Freebies for friends? Burgess v Lejonvarn revisited
The 2016 preliminary issue decision in Burgess v Lejonvarn (upheld on appeal in 2017) sparked much interest, holding as it did that an architect owed her friends a duty of care whilst providing services free of charge. The recent decision by the TCC means the Claimant's attempts to recover have been in vain – whilst a duty may have been owed, it had not been breached.
In 2012 Mr and Mrs Burgess (the "Claimants") decided to undertake landscaping work to their garden. They obtained a quotation of approximately £150,000 from a renowned landscaping company. Mrs Lejonvarn (the "Defendant") was an architect and friend to the Claimants. She thought the landscaping work could be completed on a smaller budget.
The Defendant provided her services to the Claimants free of charge, she secured a contractor to complete the ground work and it was intended she would later provide detailed design work for a fee. However, the parties fell out over the quality and progress of the work on site, and the budget and, ultimately, the Claimants brought a claim against the Defendant.
A trial on preliminary issue was held in 2016 and the judgment upheld on appeal in 2017.
The preliminary issues included consideration of whether a contract had been concluded between the Claimants and the Defendant and whether the Defendant owed the Claimants a duty of care in tort.
The judge held that no contract had been concluded between the parties, but that the Defendant owed the Claimants a duty of care in the absence of a contract and even in circumstances where services were being provided free of charge between (former) friends.
The decision attracted plenty of interest, given that it opened up professionals to a claim in tort in what must be relatively common circumstances - where a professional gives friends "a freebie".
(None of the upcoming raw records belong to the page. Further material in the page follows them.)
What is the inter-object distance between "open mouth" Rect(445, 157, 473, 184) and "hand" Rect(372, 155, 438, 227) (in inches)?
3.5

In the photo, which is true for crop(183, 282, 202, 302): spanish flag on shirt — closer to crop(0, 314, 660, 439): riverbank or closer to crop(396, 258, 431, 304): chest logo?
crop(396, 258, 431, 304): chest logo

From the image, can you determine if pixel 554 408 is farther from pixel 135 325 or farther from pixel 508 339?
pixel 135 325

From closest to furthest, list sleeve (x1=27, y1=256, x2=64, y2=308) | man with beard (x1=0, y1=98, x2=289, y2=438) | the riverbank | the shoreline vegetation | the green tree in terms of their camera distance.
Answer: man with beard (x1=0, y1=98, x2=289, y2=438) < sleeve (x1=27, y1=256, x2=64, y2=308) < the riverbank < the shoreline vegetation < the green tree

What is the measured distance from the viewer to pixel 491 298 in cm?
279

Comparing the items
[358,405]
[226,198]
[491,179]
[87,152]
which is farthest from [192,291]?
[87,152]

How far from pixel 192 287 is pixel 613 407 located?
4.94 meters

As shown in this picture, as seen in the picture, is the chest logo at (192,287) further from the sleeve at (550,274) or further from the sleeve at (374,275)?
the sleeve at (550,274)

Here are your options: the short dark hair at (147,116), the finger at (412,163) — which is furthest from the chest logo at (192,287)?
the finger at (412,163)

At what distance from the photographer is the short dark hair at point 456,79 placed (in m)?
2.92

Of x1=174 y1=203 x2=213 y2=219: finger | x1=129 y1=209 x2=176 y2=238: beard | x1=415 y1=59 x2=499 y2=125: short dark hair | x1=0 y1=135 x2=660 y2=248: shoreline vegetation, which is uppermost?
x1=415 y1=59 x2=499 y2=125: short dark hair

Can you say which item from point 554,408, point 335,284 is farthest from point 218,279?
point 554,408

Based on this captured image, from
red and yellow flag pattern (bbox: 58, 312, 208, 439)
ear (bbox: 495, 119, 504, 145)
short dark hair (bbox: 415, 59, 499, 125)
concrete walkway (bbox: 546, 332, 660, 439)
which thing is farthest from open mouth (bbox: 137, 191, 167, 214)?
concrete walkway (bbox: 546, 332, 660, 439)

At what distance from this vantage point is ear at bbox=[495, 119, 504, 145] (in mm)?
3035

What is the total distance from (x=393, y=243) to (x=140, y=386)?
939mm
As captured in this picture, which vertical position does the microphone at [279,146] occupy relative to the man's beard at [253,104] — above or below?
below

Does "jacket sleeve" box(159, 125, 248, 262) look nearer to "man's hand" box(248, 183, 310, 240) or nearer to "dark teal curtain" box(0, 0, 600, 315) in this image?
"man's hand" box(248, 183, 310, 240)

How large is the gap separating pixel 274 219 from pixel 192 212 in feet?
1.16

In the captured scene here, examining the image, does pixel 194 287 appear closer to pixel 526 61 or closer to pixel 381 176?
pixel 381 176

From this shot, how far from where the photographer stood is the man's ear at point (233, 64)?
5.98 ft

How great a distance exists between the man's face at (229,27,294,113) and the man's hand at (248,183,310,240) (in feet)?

Whilst the trial judge was bound by the Court of Appeal finding that the Defendant did owe a duty of care in tort to the Claimants, after a five-day trial he decided that:
1) The drawings produced by the Defendant were not detailed design drawings and had not been produced negligently;
2) The Defendant's inspections were adequate to review the validity of the contractor's applications for payment; she had not failed, negligently or in breach of duty, when inspecting the works for non-compliance; and
3) The Claimants' damages claim was weak and included many matters that the Defendant could not have been liable for, even if the decision on breach of duty had been different.